We can create a new goal with the code above which we can use later:

module_name(json(ContentsList), Name) :-
    member(('modules'=Modules), ContentsList),
    member(json(ModulePropertiesList), Modules),
    member('name'=Name, ModulePropertiesList).

module_properties_by_name(json(ContentsList), Name, ModulePropertiesList) :-
    member(('modules'=Modules), ContentsList),
    member(json(ModulePropertiesList), Modules),
    member('name'=Name, ModulePropertiesList).

Now that we located the modules, we can get the contents of the reasons property.

?- testfile(_Json),
|    module_properties_by_name(_Json, './src/BaseObject.ts', _Props),
|    member((reasons=_Reasons), _Props),
|    member(json([_|[RefModName|_]]), _Reasons).
RefModName =  (module='./src/FuncApply.ts') ;
RefModName =  (module='./src/FuncApply.ts') ;
RefModName =  (module='./src/NumLiteral.ts') ;
RefModName =  (module='./src/NumLiteral.ts') ;
RefModName =  (module='./src/SymbolObj.ts') ;
RefModName =  (module='./src/SymbolObj.ts') ;

(Repeated results seem to indicate different "reasons")

With this data we can generate Graphviz representation (for example the one used in the graph above).

name_modules([], [], _).
name_modules([ModName|Rest], [ModNamePair|RestResult], Counter) :-
    number_string(Counter, CounterStr),
    string_concat('M', CounterStr, ModuleId),
    ModNamePair = ModName - ModuleId,
    NewCounter is Counter + 1,
    name_modules(Rest, RestResult, NewCounter).

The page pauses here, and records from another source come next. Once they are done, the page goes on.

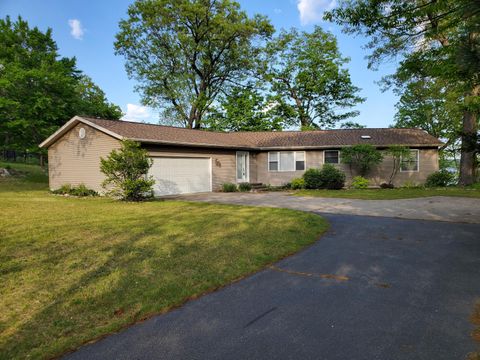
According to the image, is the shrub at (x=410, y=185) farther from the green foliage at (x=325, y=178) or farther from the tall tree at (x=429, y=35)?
the green foliage at (x=325, y=178)

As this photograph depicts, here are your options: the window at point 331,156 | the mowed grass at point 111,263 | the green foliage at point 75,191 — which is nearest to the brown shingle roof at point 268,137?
the window at point 331,156

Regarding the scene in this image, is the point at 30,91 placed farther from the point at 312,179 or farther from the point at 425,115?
the point at 425,115

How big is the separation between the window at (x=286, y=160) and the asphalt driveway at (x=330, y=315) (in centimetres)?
1496

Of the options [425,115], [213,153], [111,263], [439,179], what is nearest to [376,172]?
[439,179]

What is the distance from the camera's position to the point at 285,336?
2.83 meters

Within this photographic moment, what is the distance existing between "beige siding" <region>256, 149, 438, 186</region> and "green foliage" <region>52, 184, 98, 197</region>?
34.8 feet

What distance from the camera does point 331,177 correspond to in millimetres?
17859

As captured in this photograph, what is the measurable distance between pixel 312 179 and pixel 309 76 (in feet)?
63.6

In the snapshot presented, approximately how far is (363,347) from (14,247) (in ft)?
19.4

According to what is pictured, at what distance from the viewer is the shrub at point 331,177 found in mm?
17891

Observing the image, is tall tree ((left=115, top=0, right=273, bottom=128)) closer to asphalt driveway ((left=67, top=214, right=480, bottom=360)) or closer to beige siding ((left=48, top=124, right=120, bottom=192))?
beige siding ((left=48, top=124, right=120, bottom=192))

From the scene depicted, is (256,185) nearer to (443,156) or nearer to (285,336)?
(285,336)

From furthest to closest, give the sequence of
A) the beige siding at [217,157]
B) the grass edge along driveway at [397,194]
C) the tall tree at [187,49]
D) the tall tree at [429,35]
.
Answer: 1. the tall tree at [187,49]
2. the beige siding at [217,157]
3. the grass edge along driveway at [397,194]
4. the tall tree at [429,35]

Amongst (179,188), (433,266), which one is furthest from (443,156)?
(433,266)
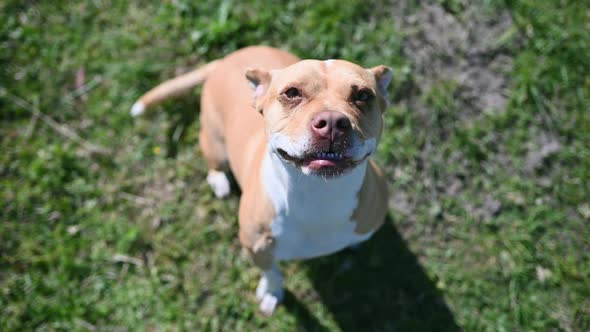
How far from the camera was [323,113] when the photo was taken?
2363 mm

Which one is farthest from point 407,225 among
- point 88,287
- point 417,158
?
point 88,287

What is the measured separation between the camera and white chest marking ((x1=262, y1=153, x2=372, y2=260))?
106 inches

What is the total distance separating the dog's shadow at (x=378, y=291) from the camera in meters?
4.17

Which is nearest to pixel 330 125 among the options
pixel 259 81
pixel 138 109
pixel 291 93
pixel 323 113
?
pixel 323 113

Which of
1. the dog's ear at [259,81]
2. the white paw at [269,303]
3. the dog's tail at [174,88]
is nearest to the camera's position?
the dog's ear at [259,81]

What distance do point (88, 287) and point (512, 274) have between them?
371cm

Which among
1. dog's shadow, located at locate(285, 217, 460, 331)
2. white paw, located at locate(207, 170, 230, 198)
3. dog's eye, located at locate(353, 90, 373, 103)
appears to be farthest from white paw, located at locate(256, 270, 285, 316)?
dog's eye, located at locate(353, 90, 373, 103)

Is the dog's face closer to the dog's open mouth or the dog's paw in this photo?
the dog's open mouth

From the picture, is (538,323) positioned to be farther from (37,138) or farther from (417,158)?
(37,138)

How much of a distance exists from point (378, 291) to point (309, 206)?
1813 millimetres

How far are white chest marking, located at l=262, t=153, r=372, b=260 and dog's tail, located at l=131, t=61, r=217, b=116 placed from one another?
5.50 ft

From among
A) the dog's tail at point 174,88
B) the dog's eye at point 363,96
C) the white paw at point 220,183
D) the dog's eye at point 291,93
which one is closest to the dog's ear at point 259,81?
the dog's eye at point 291,93

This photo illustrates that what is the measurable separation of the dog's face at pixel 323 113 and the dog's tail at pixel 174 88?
1.56m

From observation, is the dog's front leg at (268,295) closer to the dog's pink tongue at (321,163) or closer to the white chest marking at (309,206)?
the white chest marking at (309,206)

module_dependencies_by_reason(File, (Name-Referencer)) :-
    module_name(File, Name),
    module_properties_by_name(File, Name,Props),
    member((reasons=R), Props),

generate_node_descriptions([],Result, Result).
generate_node_descriptions([(Name-Id)|Rest],TmpResult, OutStr) :-
    format(atom(Tmp3), '~a[label="~a"];\n', [Id, Name]),
    string_concat(TmpResult, Tmp3, OutStrTmp),
    generate_node_descriptions(Rest, OutStrTmp, OutStr).

generate_node_relations([], _, Result, Result).
generate_node_relations([(Target-Src)|Rest], NodeIds, TmpResult, Result) :-
    get_assoc(Src, NodeIds , SrcCode),
    get_assoc(Target, NodeIds , TargetCode),
    format(atom(RelationStr), '~a -> ~a;\n', [SrcCode, TargetCode]),
    string_concat(TmpResult, RelationStr, NewTmpResult),
    generate_node_relations(Rest, NodeIds, NewTmpResult, Result), !.
generate_node_relations([_|Rest], NodeIds, TmpResult, Result) :-
    generate_node_relations(Rest, NodeIds, TmpResult, Result),!.

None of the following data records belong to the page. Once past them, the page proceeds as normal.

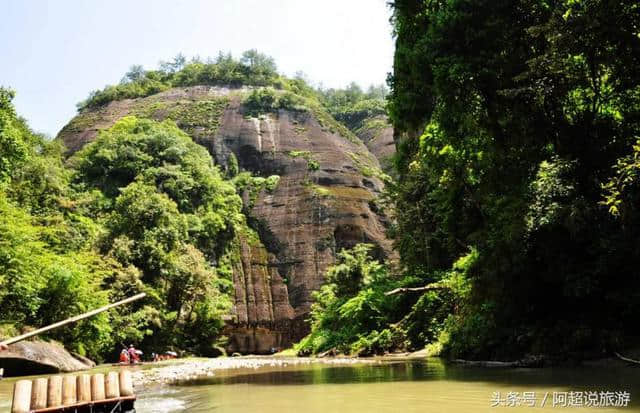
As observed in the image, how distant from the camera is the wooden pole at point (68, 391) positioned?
6816 millimetres

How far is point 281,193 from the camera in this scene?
5819cm

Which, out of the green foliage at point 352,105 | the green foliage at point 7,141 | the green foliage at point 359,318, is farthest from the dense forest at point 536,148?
the green foliage at point 352,105

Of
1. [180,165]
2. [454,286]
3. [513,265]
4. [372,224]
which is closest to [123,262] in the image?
[180,165]

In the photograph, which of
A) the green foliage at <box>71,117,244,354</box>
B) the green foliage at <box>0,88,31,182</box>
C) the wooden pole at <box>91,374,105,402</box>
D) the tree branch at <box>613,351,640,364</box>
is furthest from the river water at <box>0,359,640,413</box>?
the green foliage at <box>71,117,244,354</box>

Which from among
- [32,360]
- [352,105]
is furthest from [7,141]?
[352,105]

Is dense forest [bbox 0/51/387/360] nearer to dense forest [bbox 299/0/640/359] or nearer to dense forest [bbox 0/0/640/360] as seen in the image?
dense forest [bbox 0/0/640/360]

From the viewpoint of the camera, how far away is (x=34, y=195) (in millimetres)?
33656

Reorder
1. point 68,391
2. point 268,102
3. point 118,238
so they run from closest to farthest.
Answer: point 68,391
point 118,238
point 268,102

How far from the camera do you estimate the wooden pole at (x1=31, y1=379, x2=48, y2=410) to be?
21.7 ft

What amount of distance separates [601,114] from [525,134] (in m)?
2.12

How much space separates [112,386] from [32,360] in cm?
1169

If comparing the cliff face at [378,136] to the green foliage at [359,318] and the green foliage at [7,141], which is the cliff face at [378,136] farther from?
the green foliage at [7,141]

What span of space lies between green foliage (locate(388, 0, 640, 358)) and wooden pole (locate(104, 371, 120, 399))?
8.80 meters

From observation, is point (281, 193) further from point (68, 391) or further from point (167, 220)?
point (68, 391)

dot_file_from_reasons(File, DotFileStr) :-
    findall(Name, module_name(File, Name), NameList),
    name_modules(NameList, CodedList, 0),
    list_to_assoc(CodedList, AssocNameModList),!,
    setof(Pairs, module_dependencies_by_reason(File, Pairs), PairList),
    generate_node_descriptions(CodedList, 'digraph G {\n', DotFileStrTmp1),
    generate_node_relations(PairList, AssocNameModList, DotFileStrTmp1, DotFileStrTmp2),
    string_concat(DotFileStrTmp2, '}', DotFileStr).

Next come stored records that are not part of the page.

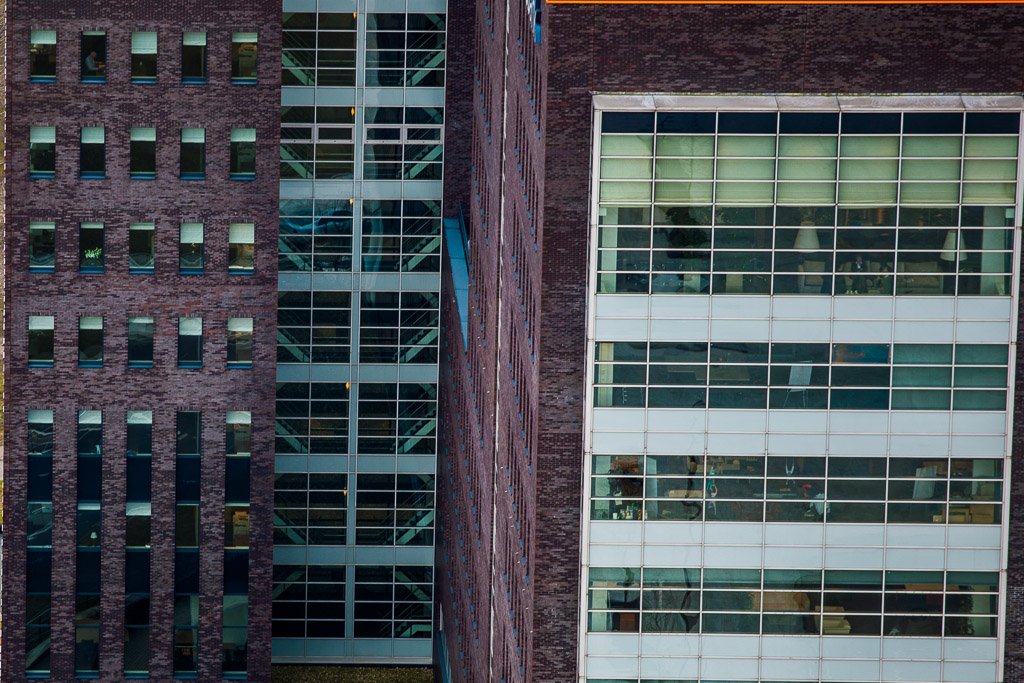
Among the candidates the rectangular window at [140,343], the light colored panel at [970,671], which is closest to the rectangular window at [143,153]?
the rectangular window at [140,343]

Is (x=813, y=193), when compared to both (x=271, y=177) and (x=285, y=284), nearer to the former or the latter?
(x=271, y=177)

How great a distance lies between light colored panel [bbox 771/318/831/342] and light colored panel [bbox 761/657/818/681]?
25.6 feet

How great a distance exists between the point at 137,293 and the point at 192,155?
5.58m

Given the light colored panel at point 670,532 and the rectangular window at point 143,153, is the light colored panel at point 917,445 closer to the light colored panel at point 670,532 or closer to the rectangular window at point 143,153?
the light colored panel at point 670,532

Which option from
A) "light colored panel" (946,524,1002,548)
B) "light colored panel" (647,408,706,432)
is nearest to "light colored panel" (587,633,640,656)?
"light colored panel" (647,408,706,432)

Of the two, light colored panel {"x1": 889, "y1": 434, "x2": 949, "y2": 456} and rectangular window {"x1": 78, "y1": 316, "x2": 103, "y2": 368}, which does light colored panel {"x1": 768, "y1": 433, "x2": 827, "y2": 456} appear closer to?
light colored panel {"x1": 889, "y1": 434, "x2": 949, "y2": 456}

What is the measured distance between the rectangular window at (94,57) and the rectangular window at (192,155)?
3.71m

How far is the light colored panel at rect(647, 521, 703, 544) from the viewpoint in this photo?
4609 cm

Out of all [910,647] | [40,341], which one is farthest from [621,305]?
[40,341]

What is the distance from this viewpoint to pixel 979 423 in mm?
46062

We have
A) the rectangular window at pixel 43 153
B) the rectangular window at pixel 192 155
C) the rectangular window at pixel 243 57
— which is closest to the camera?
the rectangular window at pixel 243 57

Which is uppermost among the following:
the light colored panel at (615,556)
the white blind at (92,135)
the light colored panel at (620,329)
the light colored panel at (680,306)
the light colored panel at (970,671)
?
the white blind at (92,135)

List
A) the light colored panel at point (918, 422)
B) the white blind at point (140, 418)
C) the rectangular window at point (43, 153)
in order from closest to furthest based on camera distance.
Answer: the light colored panel at point (918, 422) < the rectangular window at point (43, 153) < the white blind at point (140, 418)

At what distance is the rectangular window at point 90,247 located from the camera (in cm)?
7244
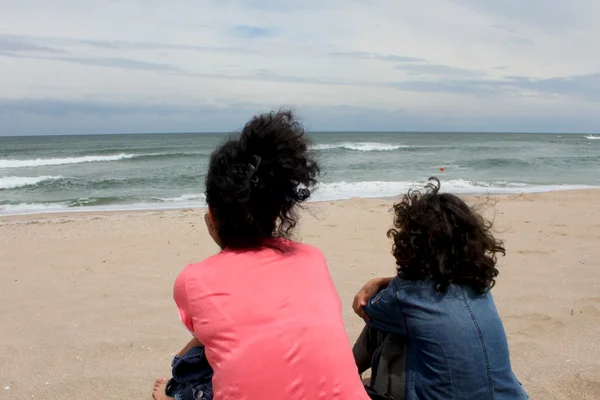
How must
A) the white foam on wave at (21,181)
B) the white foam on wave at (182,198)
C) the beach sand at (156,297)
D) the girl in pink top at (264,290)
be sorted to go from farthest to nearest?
the white foam on wave at (21,181)
the white foam on wave at (182,198)
the beach sand at (156,297)
the girl in pink top at (264,290)

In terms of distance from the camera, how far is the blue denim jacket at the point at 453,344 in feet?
5.84

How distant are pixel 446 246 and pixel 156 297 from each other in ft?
9.99

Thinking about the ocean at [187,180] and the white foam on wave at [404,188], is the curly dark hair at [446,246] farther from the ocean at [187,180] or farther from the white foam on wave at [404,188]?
the white foam on wave at [404,188]

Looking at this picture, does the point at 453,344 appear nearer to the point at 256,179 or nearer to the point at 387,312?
the point at 387,312

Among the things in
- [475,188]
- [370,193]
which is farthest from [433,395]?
[475,188]

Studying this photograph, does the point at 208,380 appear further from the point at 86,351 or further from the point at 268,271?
the point at 86,351

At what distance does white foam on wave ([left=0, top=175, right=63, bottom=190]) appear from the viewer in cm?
1747

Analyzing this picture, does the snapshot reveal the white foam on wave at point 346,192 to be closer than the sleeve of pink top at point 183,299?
No

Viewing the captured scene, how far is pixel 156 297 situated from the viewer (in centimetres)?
436

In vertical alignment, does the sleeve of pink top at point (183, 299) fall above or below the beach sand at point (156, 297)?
above

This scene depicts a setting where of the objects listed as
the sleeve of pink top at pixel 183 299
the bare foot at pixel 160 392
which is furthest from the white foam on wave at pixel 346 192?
the sleeve of pink top at pixel 183 299

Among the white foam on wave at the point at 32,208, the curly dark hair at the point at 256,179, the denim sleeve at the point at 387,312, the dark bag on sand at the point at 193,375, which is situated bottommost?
the white foam on wave at the point at 32,208

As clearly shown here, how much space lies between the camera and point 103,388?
293cm

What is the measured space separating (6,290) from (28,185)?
14347 mm
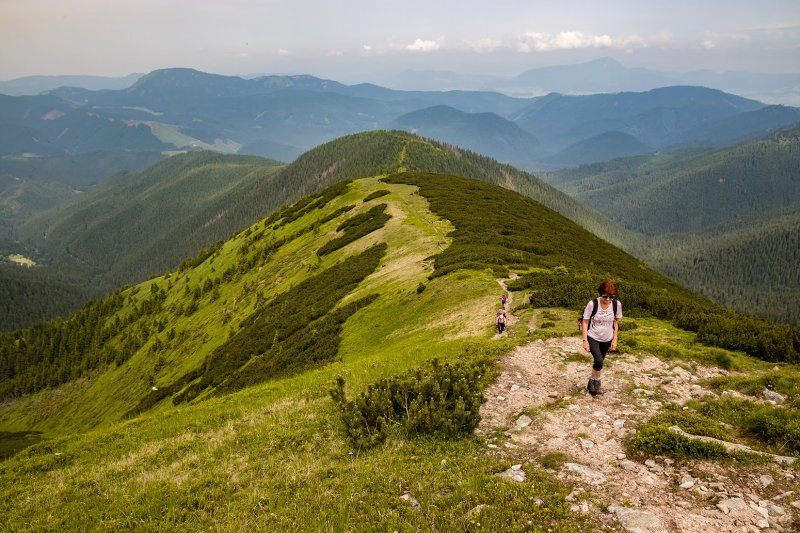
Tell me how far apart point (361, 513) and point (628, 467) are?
6.85m

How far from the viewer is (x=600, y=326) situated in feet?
48.2

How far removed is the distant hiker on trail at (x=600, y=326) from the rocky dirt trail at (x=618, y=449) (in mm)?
1013

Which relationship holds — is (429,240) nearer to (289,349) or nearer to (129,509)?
(289,349)

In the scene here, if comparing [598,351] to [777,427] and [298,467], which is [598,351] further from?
[298,467]

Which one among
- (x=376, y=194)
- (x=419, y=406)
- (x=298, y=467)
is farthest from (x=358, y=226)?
(x=298, y=467)

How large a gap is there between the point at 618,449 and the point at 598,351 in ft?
11.9

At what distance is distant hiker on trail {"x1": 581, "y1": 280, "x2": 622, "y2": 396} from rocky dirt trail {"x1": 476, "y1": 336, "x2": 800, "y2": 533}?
101 cm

I am impressed by the power of Prolog. I have always admired the way it works differently dependending on how you use it. For example the way member/2 was used above to extract internal elements from terms. One would assume that this predicate is only used to test list membership. However by the power of Prolog unification and backtracking we can used to explore the contents of a list.